Set problem: Quote the listing word for word, starting at the line that contains "At what distance from the photographer" and ending with the listing's final line, and leave the pictures out.

>>>

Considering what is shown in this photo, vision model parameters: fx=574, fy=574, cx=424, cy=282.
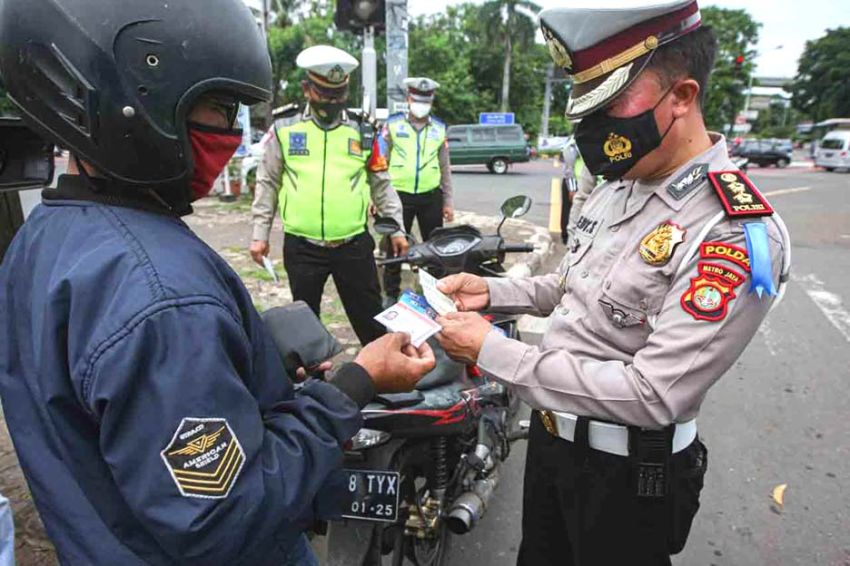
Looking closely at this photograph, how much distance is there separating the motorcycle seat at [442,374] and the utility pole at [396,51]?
14.4 feet

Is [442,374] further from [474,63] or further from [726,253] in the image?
[474,63]

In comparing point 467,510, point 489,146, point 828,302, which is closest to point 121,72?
point 467,510

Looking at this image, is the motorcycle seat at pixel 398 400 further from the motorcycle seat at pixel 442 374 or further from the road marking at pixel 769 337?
the road marking at pixel 769 337

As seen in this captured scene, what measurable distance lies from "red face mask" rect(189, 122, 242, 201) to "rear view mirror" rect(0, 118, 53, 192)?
94cm

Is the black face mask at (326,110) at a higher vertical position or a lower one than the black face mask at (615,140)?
higher

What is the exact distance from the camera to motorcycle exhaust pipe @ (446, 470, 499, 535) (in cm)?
205

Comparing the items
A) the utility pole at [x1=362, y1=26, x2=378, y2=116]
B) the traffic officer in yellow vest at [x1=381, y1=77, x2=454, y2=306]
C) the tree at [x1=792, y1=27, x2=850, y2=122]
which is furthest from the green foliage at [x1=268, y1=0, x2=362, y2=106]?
the tree at [x1=792, y1=27, x2=850, y2=122]

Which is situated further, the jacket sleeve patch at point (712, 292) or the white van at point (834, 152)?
the white van at point (834, 152)

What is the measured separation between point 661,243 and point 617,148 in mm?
265

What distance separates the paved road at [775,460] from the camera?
247 centimetres

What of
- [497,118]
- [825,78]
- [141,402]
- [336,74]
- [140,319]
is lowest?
[141,402]

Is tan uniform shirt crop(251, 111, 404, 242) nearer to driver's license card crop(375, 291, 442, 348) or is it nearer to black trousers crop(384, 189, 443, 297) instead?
black trousers crop(384, 189, 443, 297)

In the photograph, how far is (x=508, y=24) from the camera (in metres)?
37.7

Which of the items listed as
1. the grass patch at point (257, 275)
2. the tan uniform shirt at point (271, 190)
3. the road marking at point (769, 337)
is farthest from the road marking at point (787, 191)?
the tan uniform shirt at point (271, 190)
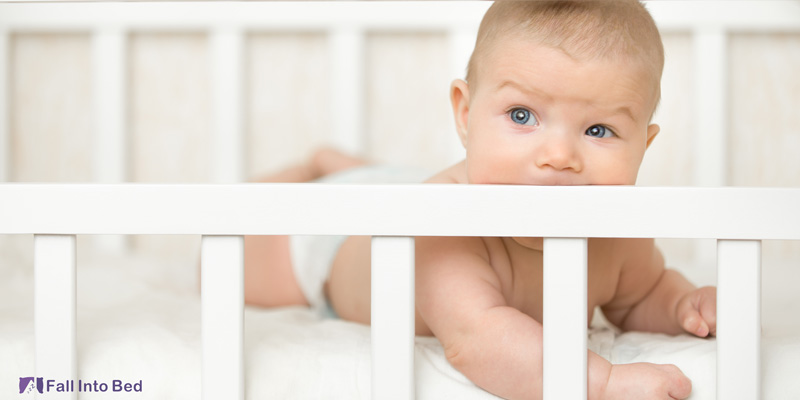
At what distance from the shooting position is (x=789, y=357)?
626mm

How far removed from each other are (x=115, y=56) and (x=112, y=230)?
937mm

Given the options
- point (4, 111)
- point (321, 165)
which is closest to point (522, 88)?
point (321, 165)

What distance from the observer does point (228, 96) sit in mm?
1405

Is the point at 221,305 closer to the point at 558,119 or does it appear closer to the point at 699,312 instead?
the point at 558,119

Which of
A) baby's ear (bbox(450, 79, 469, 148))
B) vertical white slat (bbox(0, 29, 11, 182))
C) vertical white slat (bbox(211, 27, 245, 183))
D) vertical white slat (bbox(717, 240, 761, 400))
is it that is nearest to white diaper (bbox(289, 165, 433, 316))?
baby's ear (bbox(450, 79, 469, 148))

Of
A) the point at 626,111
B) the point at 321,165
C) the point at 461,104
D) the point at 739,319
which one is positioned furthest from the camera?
the point at 321,165

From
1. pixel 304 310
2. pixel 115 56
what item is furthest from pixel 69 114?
pixel 304 310

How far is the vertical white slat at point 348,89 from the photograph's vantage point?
1388mm

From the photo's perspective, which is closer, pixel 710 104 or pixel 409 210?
pixel 409 210

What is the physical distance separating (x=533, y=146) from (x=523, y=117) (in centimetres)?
3

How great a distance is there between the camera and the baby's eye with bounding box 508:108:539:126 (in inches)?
26.3

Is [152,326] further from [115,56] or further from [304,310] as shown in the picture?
[115,56]

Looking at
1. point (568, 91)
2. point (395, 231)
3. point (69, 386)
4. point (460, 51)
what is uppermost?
point (460, 51)

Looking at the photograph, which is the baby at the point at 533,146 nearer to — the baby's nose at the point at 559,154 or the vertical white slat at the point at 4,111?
the baby's nose at the point at 559,154
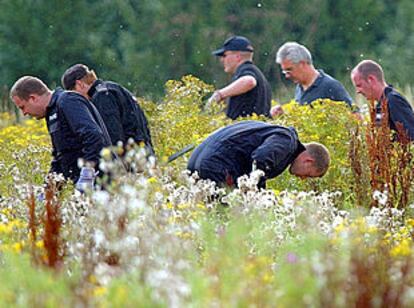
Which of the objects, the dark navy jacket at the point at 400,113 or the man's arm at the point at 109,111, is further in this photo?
the dark navy jacket at the point at 400,113

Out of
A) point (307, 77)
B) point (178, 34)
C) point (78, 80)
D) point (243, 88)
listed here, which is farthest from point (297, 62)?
point (178, 34)

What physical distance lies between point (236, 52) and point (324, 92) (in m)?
1.55

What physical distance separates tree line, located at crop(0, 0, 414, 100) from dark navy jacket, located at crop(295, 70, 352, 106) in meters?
14.4

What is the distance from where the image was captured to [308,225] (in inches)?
227

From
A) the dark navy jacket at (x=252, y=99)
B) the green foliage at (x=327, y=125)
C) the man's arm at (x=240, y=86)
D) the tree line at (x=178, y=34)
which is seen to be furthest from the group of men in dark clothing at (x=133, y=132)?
the tree line at (x=178, y=34)

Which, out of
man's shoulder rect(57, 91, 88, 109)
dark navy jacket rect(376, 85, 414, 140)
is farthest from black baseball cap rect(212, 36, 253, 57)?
man's shoulder rect(57, 91, 88, 109)

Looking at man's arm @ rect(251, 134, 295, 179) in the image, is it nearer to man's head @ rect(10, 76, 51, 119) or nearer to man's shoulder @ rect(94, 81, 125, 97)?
man's head @ rect(10, 76, 51, 119)

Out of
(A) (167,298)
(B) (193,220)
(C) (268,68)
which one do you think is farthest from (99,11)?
(A) (167,298)

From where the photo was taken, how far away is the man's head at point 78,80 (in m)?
10.1

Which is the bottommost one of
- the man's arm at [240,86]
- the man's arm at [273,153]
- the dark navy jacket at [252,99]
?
the dark navy jacket at [252,99]

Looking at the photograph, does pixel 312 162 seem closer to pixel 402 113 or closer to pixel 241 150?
pixel 241 150

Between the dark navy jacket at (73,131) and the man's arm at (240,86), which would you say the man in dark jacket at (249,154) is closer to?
the dark navy jacket at (73,131)

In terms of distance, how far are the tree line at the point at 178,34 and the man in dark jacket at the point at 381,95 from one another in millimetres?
15708

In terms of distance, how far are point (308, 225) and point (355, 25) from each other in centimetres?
2306
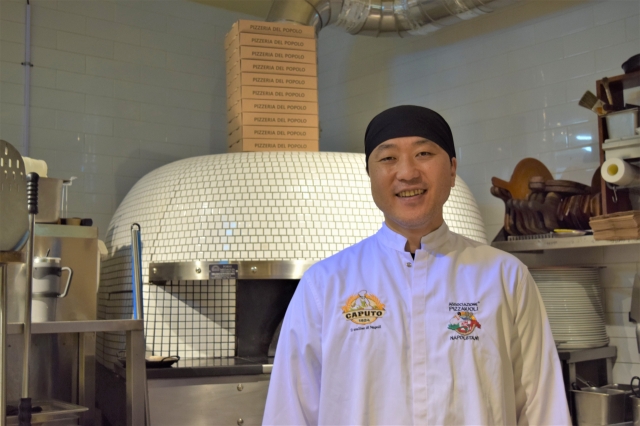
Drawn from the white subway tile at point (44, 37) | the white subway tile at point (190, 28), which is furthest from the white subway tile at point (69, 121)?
the white subway tile at point (190, 28)

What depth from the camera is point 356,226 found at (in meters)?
2.74

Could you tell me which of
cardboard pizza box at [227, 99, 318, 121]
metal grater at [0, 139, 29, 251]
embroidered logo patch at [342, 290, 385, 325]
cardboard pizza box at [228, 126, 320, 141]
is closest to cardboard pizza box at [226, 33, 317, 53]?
cardboard pizza box at [227, 99, 318, 121]

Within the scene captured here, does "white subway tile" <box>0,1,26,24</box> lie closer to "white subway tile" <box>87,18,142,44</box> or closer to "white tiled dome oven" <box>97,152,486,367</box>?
"white subway tile" <box>87,18,142,44</box>

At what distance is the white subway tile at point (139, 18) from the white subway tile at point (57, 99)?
0.55 m

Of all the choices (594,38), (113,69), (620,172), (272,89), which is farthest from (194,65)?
(620,172)

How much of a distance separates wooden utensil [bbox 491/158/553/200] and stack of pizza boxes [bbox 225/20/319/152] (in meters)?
1.01

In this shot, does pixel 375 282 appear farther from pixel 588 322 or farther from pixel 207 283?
pixel 588 322

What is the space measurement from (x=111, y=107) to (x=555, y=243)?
2.51 metres

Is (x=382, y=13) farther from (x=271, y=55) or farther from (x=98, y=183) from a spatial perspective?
(x=98, y=183)

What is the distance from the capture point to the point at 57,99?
3.71 m

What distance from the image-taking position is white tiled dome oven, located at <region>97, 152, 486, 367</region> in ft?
8.71

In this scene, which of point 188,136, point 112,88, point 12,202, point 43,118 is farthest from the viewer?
point 188,136

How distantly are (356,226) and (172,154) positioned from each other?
5.77ft

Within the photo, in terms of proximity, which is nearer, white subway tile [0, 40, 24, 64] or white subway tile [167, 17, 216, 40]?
white subway tile [0, 40, 24, 64]
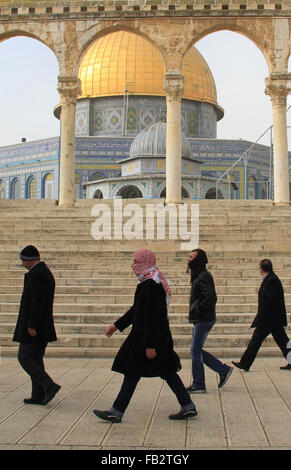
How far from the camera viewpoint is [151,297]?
16.0 feet

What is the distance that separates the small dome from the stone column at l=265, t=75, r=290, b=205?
14.4 m

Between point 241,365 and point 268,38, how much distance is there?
13.6 m

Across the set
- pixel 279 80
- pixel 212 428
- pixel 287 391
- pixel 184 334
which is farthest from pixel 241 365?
pixel 279 80

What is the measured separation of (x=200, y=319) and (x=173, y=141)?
12.4 meters

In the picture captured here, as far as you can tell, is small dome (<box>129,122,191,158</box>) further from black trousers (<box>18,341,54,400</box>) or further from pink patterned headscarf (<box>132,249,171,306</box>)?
pink patterned headscarf (<box>132,249,171,306</box>)

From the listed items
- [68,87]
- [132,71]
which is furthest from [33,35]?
[132,71]

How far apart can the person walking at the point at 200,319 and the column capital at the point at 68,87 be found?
13.0 m

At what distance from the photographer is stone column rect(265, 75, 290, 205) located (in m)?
17.4

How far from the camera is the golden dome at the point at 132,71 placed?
133 feet

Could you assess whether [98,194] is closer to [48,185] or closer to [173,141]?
[48,185]

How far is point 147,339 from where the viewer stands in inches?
188

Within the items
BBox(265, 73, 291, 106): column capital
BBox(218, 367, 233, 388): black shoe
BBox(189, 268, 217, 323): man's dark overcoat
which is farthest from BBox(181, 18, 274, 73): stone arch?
BBox(218, 367, 233, 388): black shoe
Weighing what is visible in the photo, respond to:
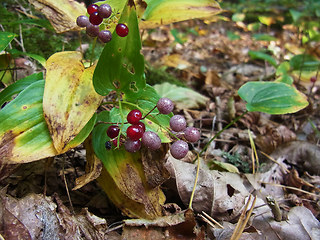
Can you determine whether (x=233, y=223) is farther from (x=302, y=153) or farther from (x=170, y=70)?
(x=170, y=70)

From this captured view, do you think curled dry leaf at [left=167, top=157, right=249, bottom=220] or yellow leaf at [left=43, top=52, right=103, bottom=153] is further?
curled dry leaf at [left=167, top=157, right=249, bottom=220]

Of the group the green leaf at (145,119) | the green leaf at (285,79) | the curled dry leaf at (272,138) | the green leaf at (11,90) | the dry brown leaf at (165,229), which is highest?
the green leaf at (11,90)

<<<

Result:
At what distance from the photographer is stone column rect(265, 75, 290, 205) located (in m)?
17.4

How far from the camera is the golden dome at the point at 132,71 placed?
133 feet

Could you assess whether [98,194] is closer to [48,185] or closer to [173,141]?
[48,185]

How far is point 147,339 from where the viewer stands in inches?
188

Within the items
BBox(265, 73, 291, 106): column capital
BBox(218, 367, 233, 388): black shoe
BBox(189, 268, 217, 323): man's dark overcoat
which is farthest from BBox(181, 18, 274, 73): stone arch?
BBox(218, 367, 233, 388): black shoe
Weighing what is visible in the photo, respond to:
Can you determine whether (x=233, y=223) is farther from (x=302, y=153) or farther from (x=170, y=70)?
(x=170, y=70)

From this captured view, do you think curled dry leaf at [left=167, top=157, right=249, bottom=220] or yellow leaf at [left=43, top=52, right=103, bottom=153] is further?
curled dry leaf at [left=167, top=157, right=249, bottom=220]

Of the group the green leaf at (145,119) | the green leaf at (285,79) | the curled dry leaf at (272,138) | the green leaf at (11,90) | the dry brown leaf at (165,229), which is highest?
the green leaf at (11,90)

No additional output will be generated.